→ Challenge
Rewrite the data below as a numbered list, one line per item, leaving out the blank lines and the pictures.

→ Provided data

──────

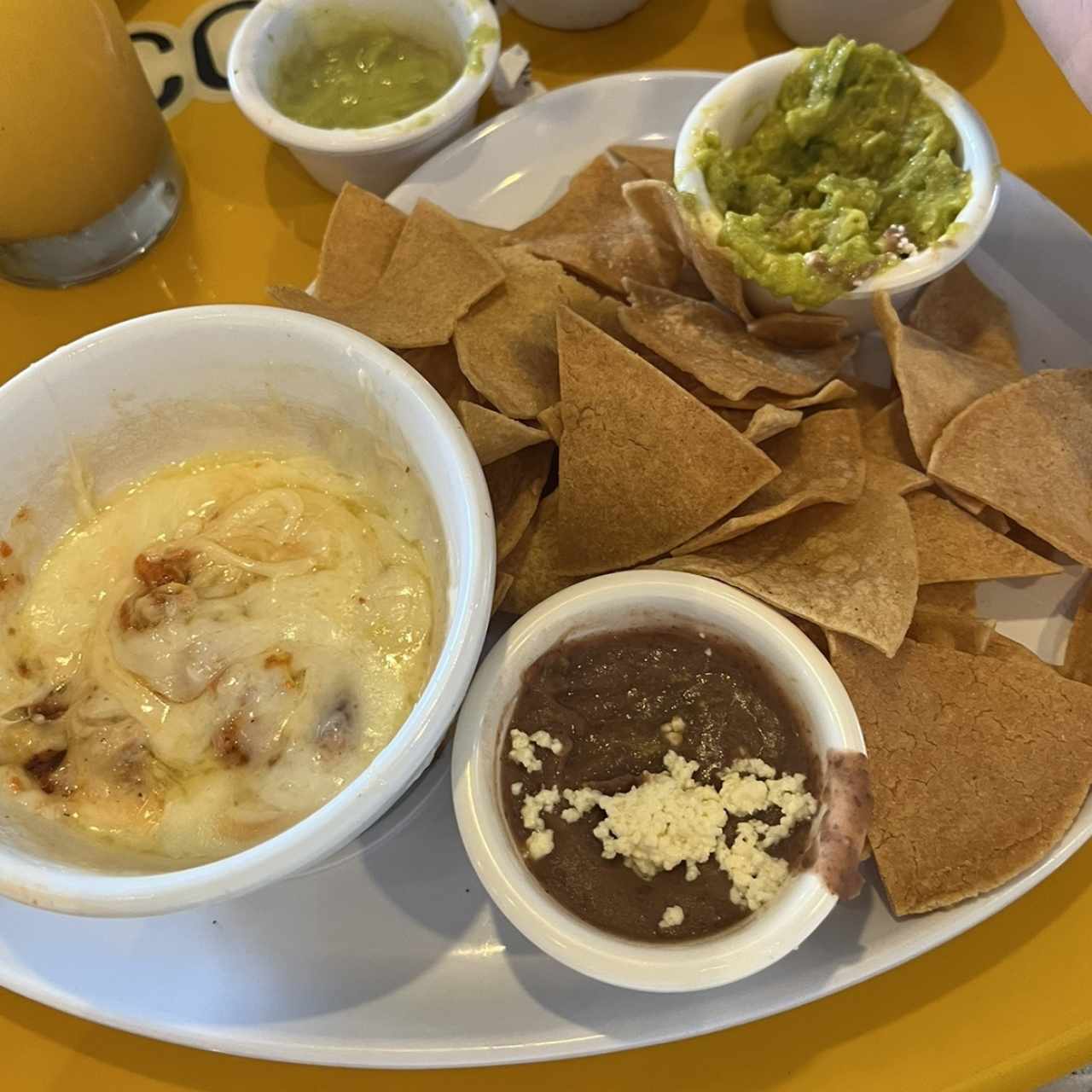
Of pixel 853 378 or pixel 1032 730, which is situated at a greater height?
pixel 853 378

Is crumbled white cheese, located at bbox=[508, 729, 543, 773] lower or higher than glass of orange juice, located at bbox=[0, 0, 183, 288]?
lower

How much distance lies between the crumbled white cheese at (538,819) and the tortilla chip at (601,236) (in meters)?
0.73

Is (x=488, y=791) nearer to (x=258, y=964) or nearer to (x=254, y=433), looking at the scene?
(x=258, y=964)

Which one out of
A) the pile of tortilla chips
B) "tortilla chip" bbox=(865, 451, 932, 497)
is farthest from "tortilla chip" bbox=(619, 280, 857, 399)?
"tortilla chip" bbox=(865, 451, 932, 497)

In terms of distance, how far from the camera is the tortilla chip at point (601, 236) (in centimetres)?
140

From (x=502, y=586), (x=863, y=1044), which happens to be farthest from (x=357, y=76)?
(x=863, y=1044)

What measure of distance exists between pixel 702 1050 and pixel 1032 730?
1.70 ft

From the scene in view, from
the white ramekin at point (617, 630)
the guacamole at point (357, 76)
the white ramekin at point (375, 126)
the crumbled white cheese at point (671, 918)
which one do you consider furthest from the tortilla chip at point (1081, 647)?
the guacamole at point (357, 76)

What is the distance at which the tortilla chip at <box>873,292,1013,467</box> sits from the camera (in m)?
1.24

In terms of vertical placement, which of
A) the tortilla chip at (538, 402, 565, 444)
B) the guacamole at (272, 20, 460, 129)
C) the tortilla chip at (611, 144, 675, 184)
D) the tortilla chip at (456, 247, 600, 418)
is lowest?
the tortilla chip at (538, 402, 565, 444)

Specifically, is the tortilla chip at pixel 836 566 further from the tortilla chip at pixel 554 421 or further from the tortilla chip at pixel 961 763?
the tortilla chip at pixel 554 421

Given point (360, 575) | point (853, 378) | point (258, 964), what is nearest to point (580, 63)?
point (853, 378)

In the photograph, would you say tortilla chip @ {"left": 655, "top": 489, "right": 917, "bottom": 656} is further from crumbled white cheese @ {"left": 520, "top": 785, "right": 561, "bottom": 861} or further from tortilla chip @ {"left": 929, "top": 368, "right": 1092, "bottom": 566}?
crumbled white cheese @ {"left": 520, "top": 785, "right": 561, "bottom": 861}

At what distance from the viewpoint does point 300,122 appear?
1.59 m
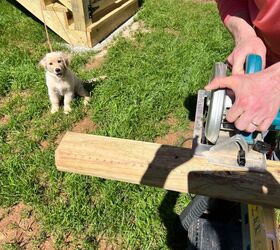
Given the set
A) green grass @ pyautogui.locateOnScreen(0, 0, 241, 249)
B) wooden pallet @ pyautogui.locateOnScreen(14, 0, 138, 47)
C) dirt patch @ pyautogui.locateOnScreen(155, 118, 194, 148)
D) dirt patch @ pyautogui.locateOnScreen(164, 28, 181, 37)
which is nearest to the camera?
green grass @ pyautogui.locateOnScreen(0, 0, 241, 249)

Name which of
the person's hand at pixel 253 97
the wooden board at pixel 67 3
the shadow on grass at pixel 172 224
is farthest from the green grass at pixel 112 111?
the person's hand at pixel 253 97

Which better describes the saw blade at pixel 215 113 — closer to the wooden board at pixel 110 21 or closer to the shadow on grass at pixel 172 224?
the shadow on grass at pixel 172 224

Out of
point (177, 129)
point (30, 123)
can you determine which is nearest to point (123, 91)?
point (177, 129)

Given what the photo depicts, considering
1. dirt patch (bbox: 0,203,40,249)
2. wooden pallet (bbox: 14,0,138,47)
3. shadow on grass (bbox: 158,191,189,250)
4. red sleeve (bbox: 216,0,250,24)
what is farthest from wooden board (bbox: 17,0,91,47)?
red sleeve (bbox: 216,0,250,24)

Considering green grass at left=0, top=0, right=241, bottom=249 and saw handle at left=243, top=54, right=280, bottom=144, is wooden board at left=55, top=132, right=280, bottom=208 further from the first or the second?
green grass at left=0, top=0, right=241, bottom=249

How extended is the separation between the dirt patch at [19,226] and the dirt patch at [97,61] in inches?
111

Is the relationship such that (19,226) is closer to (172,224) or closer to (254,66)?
(172,224)

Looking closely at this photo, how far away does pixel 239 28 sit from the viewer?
2051mm

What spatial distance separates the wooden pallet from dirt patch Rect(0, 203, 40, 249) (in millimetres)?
3443

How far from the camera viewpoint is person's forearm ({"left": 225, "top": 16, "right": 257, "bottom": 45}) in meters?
1.98

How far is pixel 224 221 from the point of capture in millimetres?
2773

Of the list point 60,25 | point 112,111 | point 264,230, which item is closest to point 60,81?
point 112,111

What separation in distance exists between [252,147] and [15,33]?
5.88 m

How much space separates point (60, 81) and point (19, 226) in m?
1.98
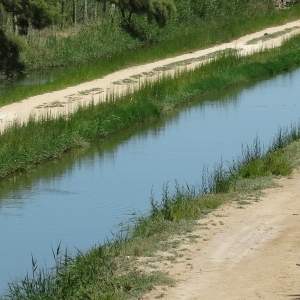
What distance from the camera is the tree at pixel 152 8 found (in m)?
30.1

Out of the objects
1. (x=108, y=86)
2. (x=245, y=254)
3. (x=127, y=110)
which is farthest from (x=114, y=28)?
(x=245, y=254)

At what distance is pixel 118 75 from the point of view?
73.8 ft

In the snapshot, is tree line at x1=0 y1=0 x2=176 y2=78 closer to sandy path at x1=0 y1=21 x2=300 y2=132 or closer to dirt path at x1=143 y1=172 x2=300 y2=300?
sandy path at x1=0 y1=21 x2=300 y2=132

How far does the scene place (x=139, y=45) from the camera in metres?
31.7

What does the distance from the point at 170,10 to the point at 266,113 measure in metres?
12.7

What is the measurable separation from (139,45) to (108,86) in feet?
36.7

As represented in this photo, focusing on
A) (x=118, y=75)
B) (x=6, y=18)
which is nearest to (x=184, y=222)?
(x=118, y=75)

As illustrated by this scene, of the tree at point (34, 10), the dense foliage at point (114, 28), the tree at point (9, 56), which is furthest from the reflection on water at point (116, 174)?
the dense foliage at point (114, 28)

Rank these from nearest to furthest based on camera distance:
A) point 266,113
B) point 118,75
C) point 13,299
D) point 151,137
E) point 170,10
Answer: point 13,299 → point 151,137 → point 266,113 → point 118,75 → point 170,10

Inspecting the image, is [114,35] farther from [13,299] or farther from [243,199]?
[13,299]

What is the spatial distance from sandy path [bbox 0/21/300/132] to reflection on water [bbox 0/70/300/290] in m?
1.54

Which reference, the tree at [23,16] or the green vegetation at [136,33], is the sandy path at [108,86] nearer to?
the green vegetation at [136,33]

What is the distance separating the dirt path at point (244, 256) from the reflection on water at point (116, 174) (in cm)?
154

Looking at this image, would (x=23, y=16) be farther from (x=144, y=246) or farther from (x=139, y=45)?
(x=144, y=246)
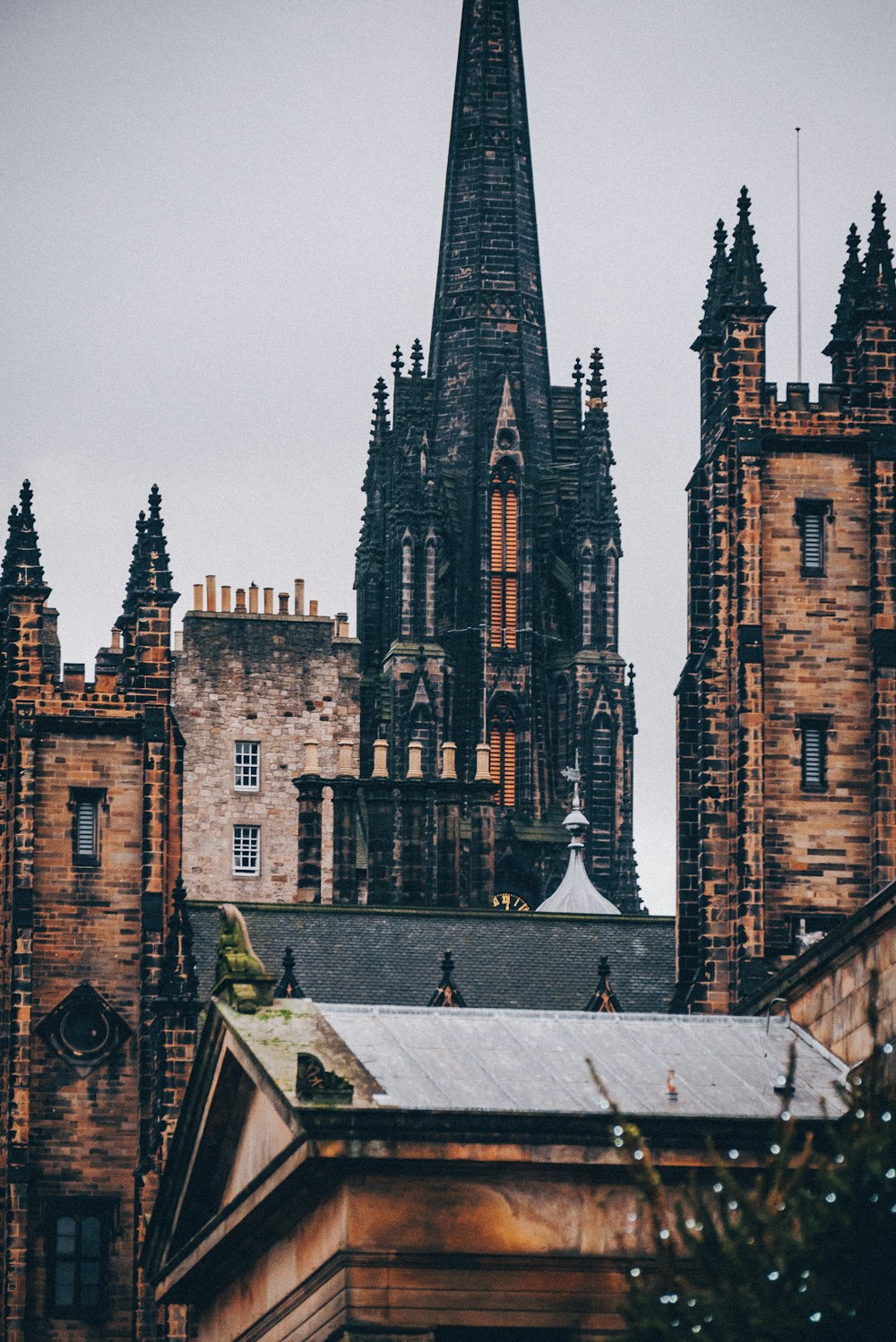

──────

→ Reply
1. Of pixel 853 378 or pixel 1032 730, which is situated at a greater height?
2. pixel 853 378
3. Is crumbled white cheese, located at bbox=[508, 729, 543, 773] lower or higher than glass of orange juice, located at bbox=[0, 0, 183, 288]?
4. lower
5. How much distance lies between the crumbled white cheese at (538,819) and the tortilla chip at (601,236) (in meters)?
6. 0.73
7. Is (x=488, y=791) nearer to (x=258, y=964) or nearer to (x=254, y=433), looking at the scene?
8. (x=258, y=964)
9. Which one out of
10. A) the pile of tortilla chips
11. B) "tortilla chip" bbox=(865, 451, 932, 497)
12. is farthest from "tortilla chip" bbox=(619, 280, 857, 399)?
13. "tortilla chip" bbox=(865, 451, 932, 497)
14. In terms of distance, how far from the camera is the tortilla chip at point (601, 236) (in centimetres)?
15. 140
16. From (x=502, y=586), (x=863, y=1044), which happens to be farthest from (x=357, y=76)?
17. (x=863, y=1044)
18. What measure of distance exists between pixel 702 1050 and pixel 1032 730?
19. 1.70 ft
20. From the scene in view, from
21. the white ramekin at point (617, 630)
22. the guacamole at point (357, 76)
23. the white ramekin at point (375, 126)
24. the crumbled white cheese at point (671, 918)
25. which one do you consider furthest from the tortilla chip at point (1081, 647)?
26. the guacamole at point (357, 76)
27. What is the distance at which the tortilla chip at <box>873,292,1013,467</box> sits from the camera (in m)?
28. 1.24
29. In terms of vertical placement, which of
30. A) the tortilla chip at (538, 402, 565, 444)
31. B) the guacamole at (272, 20, 460, 129)
32. C) the tortilla chip at (611, 144, 675, 184)
33. D) the tortilla chip at (456, 247, 600, 418)
34. is lowest?
35. the tortilla chip at (538, 402, 565, 444)
36. Specifically, is the tortilla chip at pixel 836 566 further from the tortilla chip at pixel 554 421 or further from the tortilla chip at pixel 961 763?
37. the tortilla chip at pixel 554 421
38. Given point (360, 575) | point (853, 378) | point (258, 964), what is nearest to point (580, 63)?
39. point (853, 378)
40. In the photograph, would you say tortilla chip @ {"left": 655, "top": 489, "right": 917, "bottom": 656} is further from crumbled white cheese @ {"left": 520, "top": 785, "right": 561, "bottom": 861} or further from tortilla chip @ {"left": 929, "top": 368, "right": 1092, "bottom": 566}?
41. crumbled white cheese @ {"left": 520, "top": 785, "right": 561, "bottom": 861}
42. At what distance from the viewpoint does point 300,122 appear?
43. 1.59 m
44. Given the set
45. A) green grass @ pyautogui.locateOnScreen(0, 0, 241, 249)
46. B) wooden pallet @ pyautogui.locateOnScreen(14, 0, 138, 47)
47. C) dirt patch @ pyautogui.locateOnScreen(155, 118, 194, 148)
48. D) dirt patch @ pyautogui.locateOnScreen(164, 28, 181, 37)
49. which is nearest to the camera?
50. green grass @ pyautogui.locateOnScreen(0, 0, 241, 249)
51. Name which of
52. the person's hand at pixel 253 97
53. the wooden board at pixel 67 3
54. the shadow on grass at pixel 172 224
55. is farthest from the green grass at pixel 112 111?
56. the person's hand at pixel 253 97
57. Which better describes the saw blade at pixel 215 113 — closer to the wooden board at pixel 110 21 or closer to the shadow on grass at pixel 172 224?
58. the shadow on grass at pixel 172 224
59. Out of
60. point (177, 129)
61. point (30, 123)
62. can you determine which is nearest to point (123, 91)?
63. point (177, 129)
64. Given what the photo depicts, considering
65. 1. dirt patch (bbox: 0,203,40,249)
66. 2. wooden pallet (bbox: 14,0,138,47)
67. 3. shadow on grass (bbox: 158,191,189,250)
68. 4. red sleeve (bbox: 216,0,250,24)
69. what is farthest from wooden board (bbox: 17,0,91,47)?
70. red sleeve (bbox: 216,0,250,24)
71. Considering green grass at left=0, top=0, right=241, bottom=249 and saw handle at left=243, top=54, right=280, bottom=144, is wooden board at left=55, top=132, right=280, bottom=208 further from the first or the second?
72. green grass at left=0, top=0, right=241, bottom=249
73. How extended is the separation between the dirt patch at [19,226] and the dirt patch at [97,61] in inches?
74. 111
75. Is the relationship such that (19,226) is closer to (172,224) or closer to (254,66)?
76. (172,224)
77. Looking closely at this photo, how far away does pixel 239 28 sit from the viewer?
78. 2051mm
79. What spatial distance separates the wooden pallet from dirt patch Rect(0, 203, 40, 249) (in millimetres)?
80. 3443
81. How far from the camera viewpoint is person's forearm ({"left": 225, "top": 16, "right": 257, "bottom": 45}) in meters?
82. 1.98
83. How far is pixel 224 221 from the point of capture in millimetres?
84. 2773
85. Of the list point 60,25 | point 112,111 | point 264,230, which item is closest to point 60,81?
86. point 112,111
87. What separation in distance exists between [252,147] and [15,33]?
88. 5.88 m
89. How much space separates point (60, 81) and point (19, 226) in m?
90. 1.98
91. What distance from the camera is the tree at pixel 152 8 found (in m)?
92. 30.1
93. Out of the objects
94. 1. (x=108, y=86)
95. 2. (x=245, y=254)
96. 3. (x=127, y=110)
97. which is farthest from (x=114, y=28)?
98. (x=245, y=254)
99. At what distance is pixel 118 75 from the point of view?
100. 73.8 ft
101. In the snapshot, is tree line at x1=0 y1=0 x2=176 y2=78 closer to sandy path at x1=0 y1=21 x2=300 y2=132 or closer to dirt path at x1=143 y1=172 x2=300 y2=300?
102. sandy path at x1=0 y1=21 x2=300 y2=132
103. How far does the scene place (x=139, y=45) from the camera in metres?
104. 31.7
105. What does the distance from the point at 170,10 to the point at 266,113 measure in metres?
106. 12.7
107. What is the measurable separation from (139,45) to (108,86) in feet?
108. 36.7
109. As represented in this photo, focusing on
110. A) (x=118, y=75)
111. B) (x=6, y=18)
112. which is nearest to (x=184, y=222)?
113. (x=118, y=75)
114. As illustrated by this scene, of the tree at point (34, 10), the dense foliage at point (114, 28), the tree at point (9, 56), which is furthest from the reflection on water at point (116, 174)?
115. the dense foliage at point (114, 28)
116. Rank these from nearest to furthest based on camera distance:
117. A) point 266,113
118. B) point 118,75
119. C) point 13,299
120. D) point 151,137
121. E) point 170,10
122. Answer: point 13,299 → point 151,137 → point 266,113 → point 118,75 → point 170,10
123. Inspecting the image, is [114,35] farther from [13,299] or farther from [243,199]?
124. [13,299]
125. What is the spatial distance from sandy path [bbox 0/21/300/132] to reflection on water [bbox 0/70/300/290] in m?
126. 1.54
127. Which reference, the tree at [23,16] or the green vegetation at [136,33], is the sandy path at [108,86] nearer to?
128. the green vegetation at [136,33]
129. What is the distance separating the dirt path at point (244, 256) from the reflection on water at point (116, 174) (in cm)?
130. 154
131. Looking at this image, would (x=23, y=16) be farther from (x=144, y=246) or farther from (x=139, y=45)?
132. (x=144, y=246)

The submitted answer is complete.